● PROBLEM TO SOLVE
In the listing, locate the line containing "When examining hairy", then quote it and all following lines exactly. Omit pictures.

● STORED ROWS
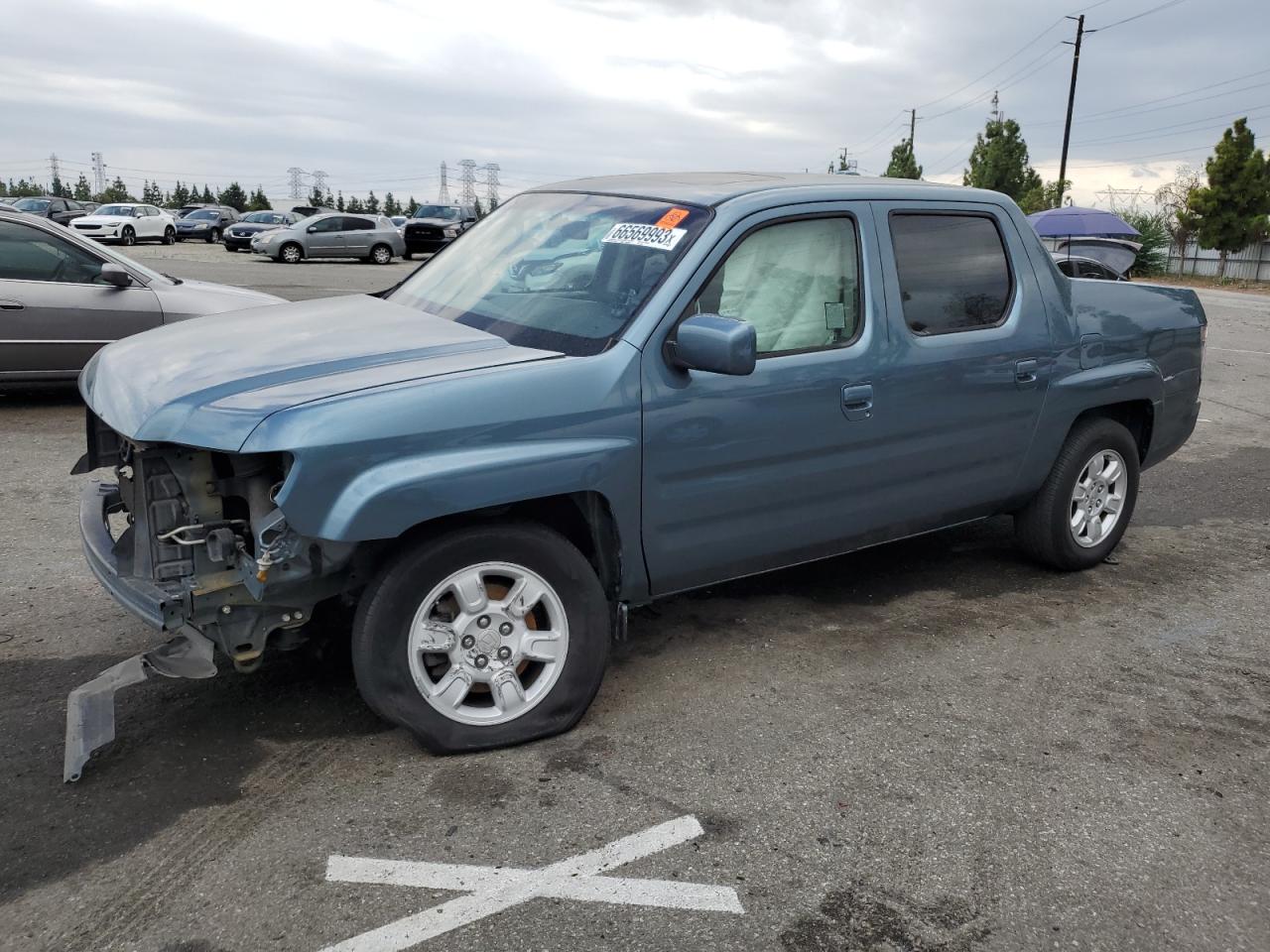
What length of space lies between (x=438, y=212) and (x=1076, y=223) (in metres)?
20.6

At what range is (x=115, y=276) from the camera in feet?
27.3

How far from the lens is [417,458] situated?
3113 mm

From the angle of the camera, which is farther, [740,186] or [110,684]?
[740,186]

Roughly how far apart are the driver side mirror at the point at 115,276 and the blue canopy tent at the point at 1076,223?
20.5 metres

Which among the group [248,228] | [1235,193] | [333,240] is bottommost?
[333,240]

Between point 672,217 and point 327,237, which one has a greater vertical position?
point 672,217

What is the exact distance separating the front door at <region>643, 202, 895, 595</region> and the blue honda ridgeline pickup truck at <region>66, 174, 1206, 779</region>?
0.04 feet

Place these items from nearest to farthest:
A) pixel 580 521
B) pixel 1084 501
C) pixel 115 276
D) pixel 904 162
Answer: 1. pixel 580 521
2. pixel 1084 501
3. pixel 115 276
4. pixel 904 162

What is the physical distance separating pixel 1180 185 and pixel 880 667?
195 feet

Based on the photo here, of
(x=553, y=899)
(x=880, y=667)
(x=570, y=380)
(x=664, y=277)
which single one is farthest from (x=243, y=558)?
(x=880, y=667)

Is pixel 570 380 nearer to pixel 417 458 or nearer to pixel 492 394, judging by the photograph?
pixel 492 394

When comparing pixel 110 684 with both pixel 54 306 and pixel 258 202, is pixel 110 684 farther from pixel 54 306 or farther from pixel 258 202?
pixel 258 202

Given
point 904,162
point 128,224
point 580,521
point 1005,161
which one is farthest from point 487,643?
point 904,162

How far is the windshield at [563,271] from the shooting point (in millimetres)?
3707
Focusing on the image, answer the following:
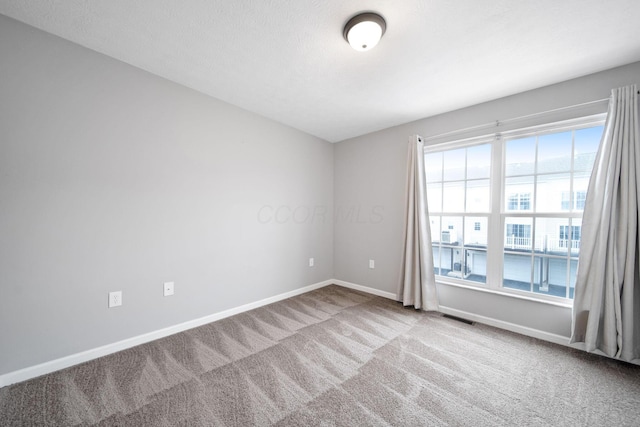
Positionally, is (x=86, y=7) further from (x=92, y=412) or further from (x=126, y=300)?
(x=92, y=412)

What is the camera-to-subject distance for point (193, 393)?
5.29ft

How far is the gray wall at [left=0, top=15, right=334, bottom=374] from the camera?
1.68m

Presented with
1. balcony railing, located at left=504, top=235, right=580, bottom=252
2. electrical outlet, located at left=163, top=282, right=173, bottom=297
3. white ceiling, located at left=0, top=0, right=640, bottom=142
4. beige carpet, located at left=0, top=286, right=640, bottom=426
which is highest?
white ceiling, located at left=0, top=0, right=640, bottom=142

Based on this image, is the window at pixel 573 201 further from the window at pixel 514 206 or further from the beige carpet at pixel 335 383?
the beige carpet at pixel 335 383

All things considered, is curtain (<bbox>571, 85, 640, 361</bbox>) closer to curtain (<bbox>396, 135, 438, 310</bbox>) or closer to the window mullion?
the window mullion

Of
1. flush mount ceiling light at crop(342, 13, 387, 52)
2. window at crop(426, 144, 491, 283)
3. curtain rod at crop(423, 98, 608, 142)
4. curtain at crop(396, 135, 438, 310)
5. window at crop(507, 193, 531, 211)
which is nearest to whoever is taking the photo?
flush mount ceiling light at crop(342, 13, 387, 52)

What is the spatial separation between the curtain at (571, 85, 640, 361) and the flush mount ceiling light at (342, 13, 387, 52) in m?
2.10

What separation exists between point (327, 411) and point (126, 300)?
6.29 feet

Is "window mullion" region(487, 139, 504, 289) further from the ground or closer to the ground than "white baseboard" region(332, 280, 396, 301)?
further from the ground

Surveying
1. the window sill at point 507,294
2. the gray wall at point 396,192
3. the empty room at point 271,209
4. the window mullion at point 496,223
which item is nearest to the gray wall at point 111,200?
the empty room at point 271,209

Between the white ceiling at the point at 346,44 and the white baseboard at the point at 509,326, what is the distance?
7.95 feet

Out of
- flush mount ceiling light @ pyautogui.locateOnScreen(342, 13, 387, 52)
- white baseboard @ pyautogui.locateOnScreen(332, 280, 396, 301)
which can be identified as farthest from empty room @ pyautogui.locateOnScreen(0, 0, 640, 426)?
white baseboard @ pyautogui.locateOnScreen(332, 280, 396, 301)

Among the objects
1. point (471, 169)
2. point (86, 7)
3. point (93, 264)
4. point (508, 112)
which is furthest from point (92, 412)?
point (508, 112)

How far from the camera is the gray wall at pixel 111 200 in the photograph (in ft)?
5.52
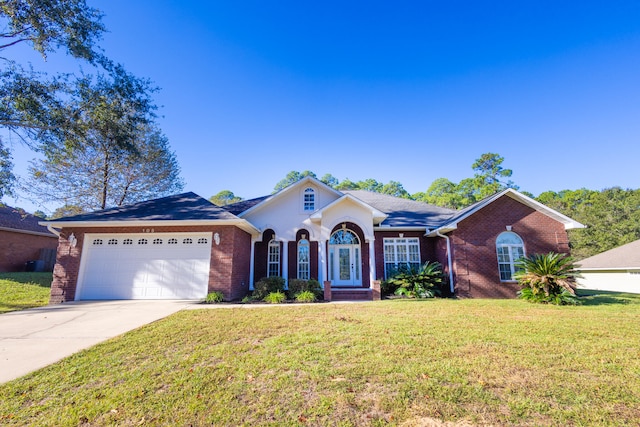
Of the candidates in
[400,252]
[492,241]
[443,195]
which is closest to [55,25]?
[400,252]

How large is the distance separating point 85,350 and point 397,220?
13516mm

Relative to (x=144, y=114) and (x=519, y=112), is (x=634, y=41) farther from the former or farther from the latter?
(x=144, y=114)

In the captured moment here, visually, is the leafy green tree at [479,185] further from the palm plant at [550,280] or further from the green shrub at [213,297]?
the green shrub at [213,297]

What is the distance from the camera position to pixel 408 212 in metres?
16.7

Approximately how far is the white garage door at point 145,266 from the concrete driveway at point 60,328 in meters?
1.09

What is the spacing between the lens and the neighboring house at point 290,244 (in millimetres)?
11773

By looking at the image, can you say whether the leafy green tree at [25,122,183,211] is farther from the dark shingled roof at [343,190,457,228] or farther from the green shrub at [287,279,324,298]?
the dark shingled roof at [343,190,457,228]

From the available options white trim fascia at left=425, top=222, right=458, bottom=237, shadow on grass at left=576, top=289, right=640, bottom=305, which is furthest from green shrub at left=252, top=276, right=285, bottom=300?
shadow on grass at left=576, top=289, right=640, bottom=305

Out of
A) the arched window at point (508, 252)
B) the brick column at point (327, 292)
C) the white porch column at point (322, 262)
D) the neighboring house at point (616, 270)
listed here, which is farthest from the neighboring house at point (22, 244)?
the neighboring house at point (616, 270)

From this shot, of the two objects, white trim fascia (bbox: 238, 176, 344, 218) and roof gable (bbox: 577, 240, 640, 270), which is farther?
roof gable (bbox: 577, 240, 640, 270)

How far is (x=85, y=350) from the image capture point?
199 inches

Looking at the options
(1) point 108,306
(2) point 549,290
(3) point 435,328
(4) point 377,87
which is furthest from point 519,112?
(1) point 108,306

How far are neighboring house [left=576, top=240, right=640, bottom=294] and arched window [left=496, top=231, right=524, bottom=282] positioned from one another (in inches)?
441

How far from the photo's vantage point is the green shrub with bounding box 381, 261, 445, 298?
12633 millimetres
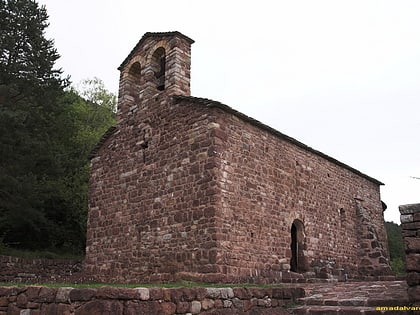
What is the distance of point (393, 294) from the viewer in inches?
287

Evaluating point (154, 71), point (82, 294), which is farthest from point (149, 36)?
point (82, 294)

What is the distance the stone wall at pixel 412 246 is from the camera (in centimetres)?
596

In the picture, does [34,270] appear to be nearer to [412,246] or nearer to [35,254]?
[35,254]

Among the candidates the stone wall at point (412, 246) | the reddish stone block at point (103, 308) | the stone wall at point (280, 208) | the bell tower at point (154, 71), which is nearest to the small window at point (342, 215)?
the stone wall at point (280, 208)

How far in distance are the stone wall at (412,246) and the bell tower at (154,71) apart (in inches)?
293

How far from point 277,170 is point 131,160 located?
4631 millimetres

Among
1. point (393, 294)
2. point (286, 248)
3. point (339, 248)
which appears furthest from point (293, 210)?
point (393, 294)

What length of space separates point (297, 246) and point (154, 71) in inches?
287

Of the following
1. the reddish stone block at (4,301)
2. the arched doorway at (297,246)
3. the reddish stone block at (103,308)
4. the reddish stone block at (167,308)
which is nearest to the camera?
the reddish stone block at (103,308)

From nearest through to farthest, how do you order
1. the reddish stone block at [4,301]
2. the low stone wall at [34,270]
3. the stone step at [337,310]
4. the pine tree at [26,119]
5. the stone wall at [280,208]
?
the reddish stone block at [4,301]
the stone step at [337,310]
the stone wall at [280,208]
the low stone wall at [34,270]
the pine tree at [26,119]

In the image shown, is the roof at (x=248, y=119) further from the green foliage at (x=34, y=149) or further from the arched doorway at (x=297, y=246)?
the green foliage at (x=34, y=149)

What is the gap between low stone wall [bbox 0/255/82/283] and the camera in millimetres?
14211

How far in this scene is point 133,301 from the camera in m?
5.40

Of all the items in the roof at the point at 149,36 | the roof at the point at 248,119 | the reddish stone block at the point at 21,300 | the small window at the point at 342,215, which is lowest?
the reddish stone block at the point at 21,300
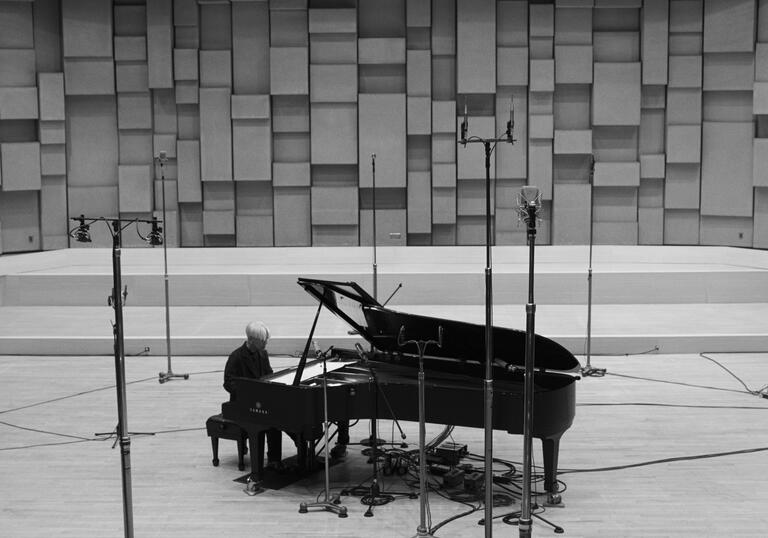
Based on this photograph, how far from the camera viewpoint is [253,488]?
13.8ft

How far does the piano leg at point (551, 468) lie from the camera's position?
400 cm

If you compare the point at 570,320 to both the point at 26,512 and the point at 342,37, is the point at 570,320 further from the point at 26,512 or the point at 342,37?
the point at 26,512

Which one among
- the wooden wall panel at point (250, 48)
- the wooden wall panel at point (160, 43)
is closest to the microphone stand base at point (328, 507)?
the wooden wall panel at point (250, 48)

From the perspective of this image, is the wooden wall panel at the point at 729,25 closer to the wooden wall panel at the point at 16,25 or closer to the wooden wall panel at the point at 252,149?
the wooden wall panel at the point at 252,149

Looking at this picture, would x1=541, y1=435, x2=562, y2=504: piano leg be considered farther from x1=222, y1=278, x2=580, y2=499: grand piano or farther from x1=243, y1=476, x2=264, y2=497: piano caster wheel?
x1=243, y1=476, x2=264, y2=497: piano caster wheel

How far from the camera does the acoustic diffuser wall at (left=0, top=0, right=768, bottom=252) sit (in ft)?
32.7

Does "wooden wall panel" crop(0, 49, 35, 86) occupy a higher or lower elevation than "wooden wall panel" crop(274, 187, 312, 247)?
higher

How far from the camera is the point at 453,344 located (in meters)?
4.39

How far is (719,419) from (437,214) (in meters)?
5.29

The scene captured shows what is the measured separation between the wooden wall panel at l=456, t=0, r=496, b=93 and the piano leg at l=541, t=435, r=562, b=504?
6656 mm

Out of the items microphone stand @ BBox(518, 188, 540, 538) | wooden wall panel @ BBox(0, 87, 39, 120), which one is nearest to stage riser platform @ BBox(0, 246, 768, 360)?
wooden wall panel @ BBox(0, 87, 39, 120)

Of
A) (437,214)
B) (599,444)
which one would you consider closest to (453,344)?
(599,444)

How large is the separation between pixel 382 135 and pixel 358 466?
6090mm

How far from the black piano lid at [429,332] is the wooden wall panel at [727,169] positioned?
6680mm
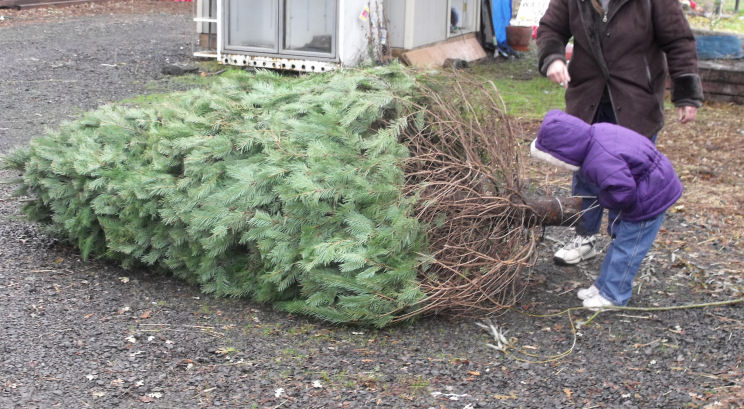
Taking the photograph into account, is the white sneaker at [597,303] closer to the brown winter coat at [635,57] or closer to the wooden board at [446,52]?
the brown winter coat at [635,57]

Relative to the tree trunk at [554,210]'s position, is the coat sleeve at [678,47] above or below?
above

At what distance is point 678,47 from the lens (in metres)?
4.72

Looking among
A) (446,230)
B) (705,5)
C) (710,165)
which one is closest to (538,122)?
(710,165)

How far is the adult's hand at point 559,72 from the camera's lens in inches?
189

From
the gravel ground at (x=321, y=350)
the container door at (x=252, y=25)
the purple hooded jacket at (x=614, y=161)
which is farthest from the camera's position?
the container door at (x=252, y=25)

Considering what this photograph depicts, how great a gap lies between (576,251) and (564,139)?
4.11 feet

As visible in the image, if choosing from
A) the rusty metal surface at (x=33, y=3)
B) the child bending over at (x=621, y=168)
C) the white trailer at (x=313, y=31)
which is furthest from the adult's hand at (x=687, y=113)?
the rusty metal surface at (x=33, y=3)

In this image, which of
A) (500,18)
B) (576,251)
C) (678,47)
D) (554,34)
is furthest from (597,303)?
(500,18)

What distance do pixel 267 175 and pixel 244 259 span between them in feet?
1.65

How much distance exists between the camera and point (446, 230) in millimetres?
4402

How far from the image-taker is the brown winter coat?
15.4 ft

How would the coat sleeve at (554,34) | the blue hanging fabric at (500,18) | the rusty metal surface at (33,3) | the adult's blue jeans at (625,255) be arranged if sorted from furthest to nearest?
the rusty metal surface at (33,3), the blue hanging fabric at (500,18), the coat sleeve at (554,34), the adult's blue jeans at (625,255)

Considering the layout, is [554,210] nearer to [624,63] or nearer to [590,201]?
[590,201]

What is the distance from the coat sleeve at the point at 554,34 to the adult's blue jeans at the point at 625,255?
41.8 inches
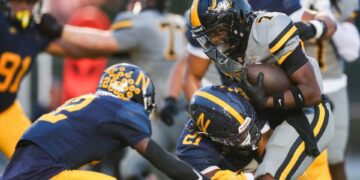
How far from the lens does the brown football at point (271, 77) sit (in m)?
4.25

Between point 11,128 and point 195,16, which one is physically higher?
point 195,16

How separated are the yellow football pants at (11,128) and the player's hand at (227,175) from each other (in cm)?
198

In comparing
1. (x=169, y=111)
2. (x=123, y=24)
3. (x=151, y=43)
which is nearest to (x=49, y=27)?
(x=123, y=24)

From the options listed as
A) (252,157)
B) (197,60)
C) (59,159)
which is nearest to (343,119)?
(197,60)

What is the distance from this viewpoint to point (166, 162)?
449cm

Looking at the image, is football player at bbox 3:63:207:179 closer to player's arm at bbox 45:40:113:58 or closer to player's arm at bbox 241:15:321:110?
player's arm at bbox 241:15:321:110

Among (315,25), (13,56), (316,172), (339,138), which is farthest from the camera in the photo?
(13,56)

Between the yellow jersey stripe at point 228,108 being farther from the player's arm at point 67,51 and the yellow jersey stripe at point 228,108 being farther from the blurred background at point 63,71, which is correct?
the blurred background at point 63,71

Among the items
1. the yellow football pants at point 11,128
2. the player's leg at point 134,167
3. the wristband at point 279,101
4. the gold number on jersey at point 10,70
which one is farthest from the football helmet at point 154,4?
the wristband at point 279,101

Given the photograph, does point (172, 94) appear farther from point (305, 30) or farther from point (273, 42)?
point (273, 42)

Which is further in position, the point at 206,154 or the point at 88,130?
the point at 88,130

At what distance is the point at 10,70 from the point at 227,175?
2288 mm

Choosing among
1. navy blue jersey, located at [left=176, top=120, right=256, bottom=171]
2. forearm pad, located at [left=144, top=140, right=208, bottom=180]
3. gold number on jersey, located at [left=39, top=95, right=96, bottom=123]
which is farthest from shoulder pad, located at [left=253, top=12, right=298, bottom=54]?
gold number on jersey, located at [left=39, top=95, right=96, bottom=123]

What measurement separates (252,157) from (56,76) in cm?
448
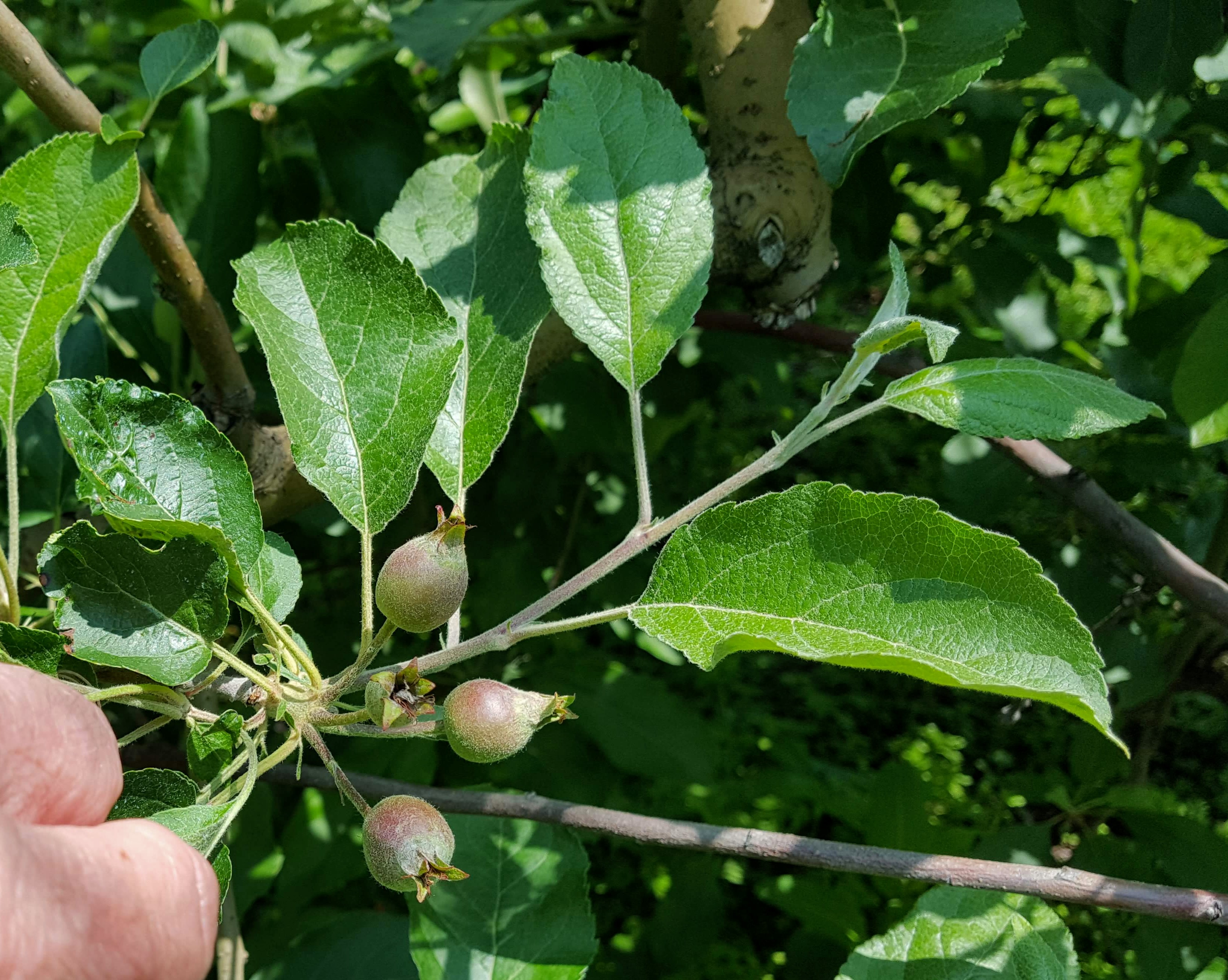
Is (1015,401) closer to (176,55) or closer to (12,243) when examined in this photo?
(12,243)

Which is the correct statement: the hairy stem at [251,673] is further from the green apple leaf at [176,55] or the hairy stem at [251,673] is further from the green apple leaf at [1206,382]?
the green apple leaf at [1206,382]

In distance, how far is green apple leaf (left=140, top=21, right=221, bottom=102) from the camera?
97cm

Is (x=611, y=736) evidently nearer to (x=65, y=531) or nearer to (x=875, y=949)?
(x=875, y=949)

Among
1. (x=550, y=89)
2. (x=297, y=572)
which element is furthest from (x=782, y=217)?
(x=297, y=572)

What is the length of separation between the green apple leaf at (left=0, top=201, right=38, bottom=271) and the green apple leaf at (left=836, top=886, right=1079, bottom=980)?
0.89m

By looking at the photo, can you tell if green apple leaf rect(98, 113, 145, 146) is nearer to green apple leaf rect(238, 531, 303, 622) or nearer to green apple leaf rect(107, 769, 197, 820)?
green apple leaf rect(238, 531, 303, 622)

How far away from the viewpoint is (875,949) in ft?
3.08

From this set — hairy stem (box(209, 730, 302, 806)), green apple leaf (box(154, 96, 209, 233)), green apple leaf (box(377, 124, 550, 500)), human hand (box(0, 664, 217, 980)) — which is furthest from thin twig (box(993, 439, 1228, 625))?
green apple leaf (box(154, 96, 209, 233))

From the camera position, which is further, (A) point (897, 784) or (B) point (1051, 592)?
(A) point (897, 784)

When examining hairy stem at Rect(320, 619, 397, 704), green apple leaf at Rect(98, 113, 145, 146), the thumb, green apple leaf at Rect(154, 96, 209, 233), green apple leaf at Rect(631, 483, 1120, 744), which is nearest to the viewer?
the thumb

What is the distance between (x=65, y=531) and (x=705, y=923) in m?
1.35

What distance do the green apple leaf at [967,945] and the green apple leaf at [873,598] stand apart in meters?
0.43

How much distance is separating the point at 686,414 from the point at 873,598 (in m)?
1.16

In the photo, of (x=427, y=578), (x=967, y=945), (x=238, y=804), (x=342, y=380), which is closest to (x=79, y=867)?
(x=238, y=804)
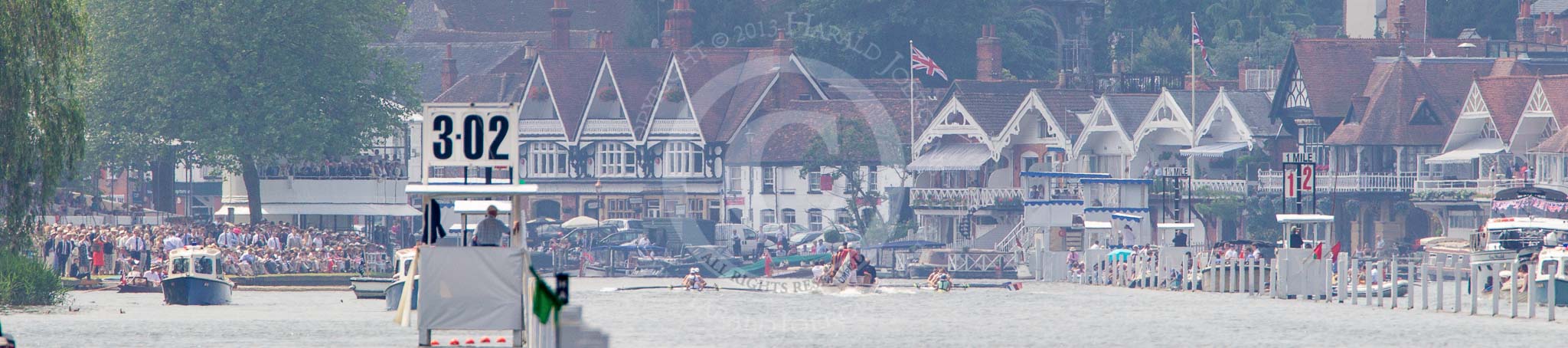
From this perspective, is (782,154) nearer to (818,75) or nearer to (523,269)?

● EXERCISE RESPONSE
When examining hairy stem at Rect(320, 619, 397, 704), green apple leaf at Rect(98, 113, 145, 146), the thumb, green apple leaf at Rect(154, 96, 209, 233), green apple leaf at Rect(631, 483, 1120, 744), which is nearest to the viewer?
the thumb

What is the distance between (x=65, y=531) and (x=705, y=923) in m?
1.35

What distance do the green apple leaf at [967,945] and the green apple leaf at [873,598] stand apart in meters?
0.43

How much distance is separating the point at 686,414 from the point at 873,598 (in m)?
1.16

In the photo, of (x=427, y=578), (x=967, y=945), (x=238, y=804), (x=342, y=380), which is closest to (x=79, y=867)?
(x=238, y=804)
From this perspective, is (782,154) nearer to (818,75) or nearer to (523,269)?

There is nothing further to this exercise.